4.4 VACANCIES: Whenever a vacancy shall occur in any operating office of the corporation, such vacancy shall be filled upon recommendation of the remaining officers and the approval of the voting members. The new officer shall hold office until the next annual gathering and until a successor is selected and qualifies subject to Section 4.3.

Article V

Amendments

These Bylaws may be amended by the members by the affirmative vote of a majority of the members at any annual meeting or by means of ballots published in the website.

Article VI

Miscellaneous

6.1 Termination: A member or officer may be terminated or removed from office for any of the following:

  1. Theft
  2. Use of illicit drugs
  3. Immoral turpitude
  4. Cheating
  5. Abusive conduct

Any member’s conduct or acts, including any officer or director deemed to fall within the purview of the above acts or conduct as voted on by majority of the Board of Directors, shall be asked to resign voluntarily within ten (10) days of receipt of written notice. If said individual does not comply, then based on the recommendation of a majority of directors, this individual shall be recorded in the organization’s permanent records as terminated and shall be banned from further participation. Reinstatement shall require a majority vote of the Board of Directors.

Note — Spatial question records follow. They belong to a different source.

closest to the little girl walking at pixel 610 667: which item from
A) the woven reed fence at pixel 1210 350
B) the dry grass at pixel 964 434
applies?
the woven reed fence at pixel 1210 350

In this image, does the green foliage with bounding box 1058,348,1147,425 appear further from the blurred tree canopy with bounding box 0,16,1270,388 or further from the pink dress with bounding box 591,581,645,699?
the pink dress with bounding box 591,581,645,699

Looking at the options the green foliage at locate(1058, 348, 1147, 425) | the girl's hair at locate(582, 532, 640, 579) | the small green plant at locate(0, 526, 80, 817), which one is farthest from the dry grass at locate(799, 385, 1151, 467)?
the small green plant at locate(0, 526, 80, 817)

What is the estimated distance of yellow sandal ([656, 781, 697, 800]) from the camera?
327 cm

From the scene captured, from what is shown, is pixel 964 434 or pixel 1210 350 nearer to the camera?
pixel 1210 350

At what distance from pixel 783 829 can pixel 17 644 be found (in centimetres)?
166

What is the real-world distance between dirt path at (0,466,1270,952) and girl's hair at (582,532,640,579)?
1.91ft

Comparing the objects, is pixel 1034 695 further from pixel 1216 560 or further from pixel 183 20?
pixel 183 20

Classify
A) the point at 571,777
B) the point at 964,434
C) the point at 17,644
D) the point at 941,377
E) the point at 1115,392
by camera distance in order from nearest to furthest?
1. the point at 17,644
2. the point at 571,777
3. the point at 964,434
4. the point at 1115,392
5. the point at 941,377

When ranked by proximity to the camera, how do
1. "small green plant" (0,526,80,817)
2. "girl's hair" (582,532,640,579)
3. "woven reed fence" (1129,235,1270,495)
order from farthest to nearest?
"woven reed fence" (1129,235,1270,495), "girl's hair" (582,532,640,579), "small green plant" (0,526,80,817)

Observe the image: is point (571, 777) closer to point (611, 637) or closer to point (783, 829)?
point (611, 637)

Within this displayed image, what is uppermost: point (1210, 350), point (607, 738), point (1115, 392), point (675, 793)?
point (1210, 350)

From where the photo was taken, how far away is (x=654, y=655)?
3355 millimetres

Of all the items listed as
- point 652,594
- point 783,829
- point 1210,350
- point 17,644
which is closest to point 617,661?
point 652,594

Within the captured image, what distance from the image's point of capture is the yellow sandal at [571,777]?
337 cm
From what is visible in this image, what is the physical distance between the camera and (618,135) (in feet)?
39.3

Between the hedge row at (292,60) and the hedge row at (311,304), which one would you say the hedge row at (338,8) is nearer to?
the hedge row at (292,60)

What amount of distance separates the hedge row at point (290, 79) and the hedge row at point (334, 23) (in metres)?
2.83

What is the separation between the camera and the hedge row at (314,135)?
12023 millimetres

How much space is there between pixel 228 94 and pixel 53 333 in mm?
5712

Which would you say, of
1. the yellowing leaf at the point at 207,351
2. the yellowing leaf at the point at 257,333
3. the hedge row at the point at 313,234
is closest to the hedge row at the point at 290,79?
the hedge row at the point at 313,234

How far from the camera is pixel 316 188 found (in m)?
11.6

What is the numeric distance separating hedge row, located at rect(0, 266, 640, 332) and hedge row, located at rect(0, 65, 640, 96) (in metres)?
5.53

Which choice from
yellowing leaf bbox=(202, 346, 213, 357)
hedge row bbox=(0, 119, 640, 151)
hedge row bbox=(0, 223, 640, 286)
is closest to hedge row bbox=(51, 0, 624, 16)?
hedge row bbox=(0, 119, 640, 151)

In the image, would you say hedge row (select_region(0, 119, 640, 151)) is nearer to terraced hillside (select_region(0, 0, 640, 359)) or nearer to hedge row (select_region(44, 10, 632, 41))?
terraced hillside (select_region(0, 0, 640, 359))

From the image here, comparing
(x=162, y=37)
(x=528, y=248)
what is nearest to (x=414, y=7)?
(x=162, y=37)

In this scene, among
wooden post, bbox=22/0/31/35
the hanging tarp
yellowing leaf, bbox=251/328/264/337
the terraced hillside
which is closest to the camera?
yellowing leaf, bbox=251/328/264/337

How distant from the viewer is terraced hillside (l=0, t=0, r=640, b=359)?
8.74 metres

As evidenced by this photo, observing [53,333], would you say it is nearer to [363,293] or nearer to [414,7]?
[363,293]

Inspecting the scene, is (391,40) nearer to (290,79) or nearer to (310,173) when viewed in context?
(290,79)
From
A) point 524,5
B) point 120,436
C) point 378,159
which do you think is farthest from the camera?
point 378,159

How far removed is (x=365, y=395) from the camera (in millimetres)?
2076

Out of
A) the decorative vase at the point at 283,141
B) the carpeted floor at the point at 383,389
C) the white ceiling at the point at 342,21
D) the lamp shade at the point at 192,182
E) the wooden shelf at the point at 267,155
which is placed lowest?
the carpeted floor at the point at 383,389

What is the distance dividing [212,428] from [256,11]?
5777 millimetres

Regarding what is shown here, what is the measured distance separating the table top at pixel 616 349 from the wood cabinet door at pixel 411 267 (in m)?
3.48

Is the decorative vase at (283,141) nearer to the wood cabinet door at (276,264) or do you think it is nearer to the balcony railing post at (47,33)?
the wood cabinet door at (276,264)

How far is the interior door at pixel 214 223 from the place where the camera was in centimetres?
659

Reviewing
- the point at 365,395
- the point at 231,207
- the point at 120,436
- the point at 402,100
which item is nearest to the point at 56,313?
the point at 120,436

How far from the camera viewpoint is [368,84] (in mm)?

6.2 Compliance: Nothing in this agreement shall be construed as a violation of IRS Code Section 501 (c)(6) or in violation of any state or federal law. If however, a possible or potential violation of the above is determined by the proper authorities said alleged violation shall not void this whole agreement and the Board of Directors shall have immediate authority to correct said problem(s); thereby, reaffirming the true not-for-profit status of this organization.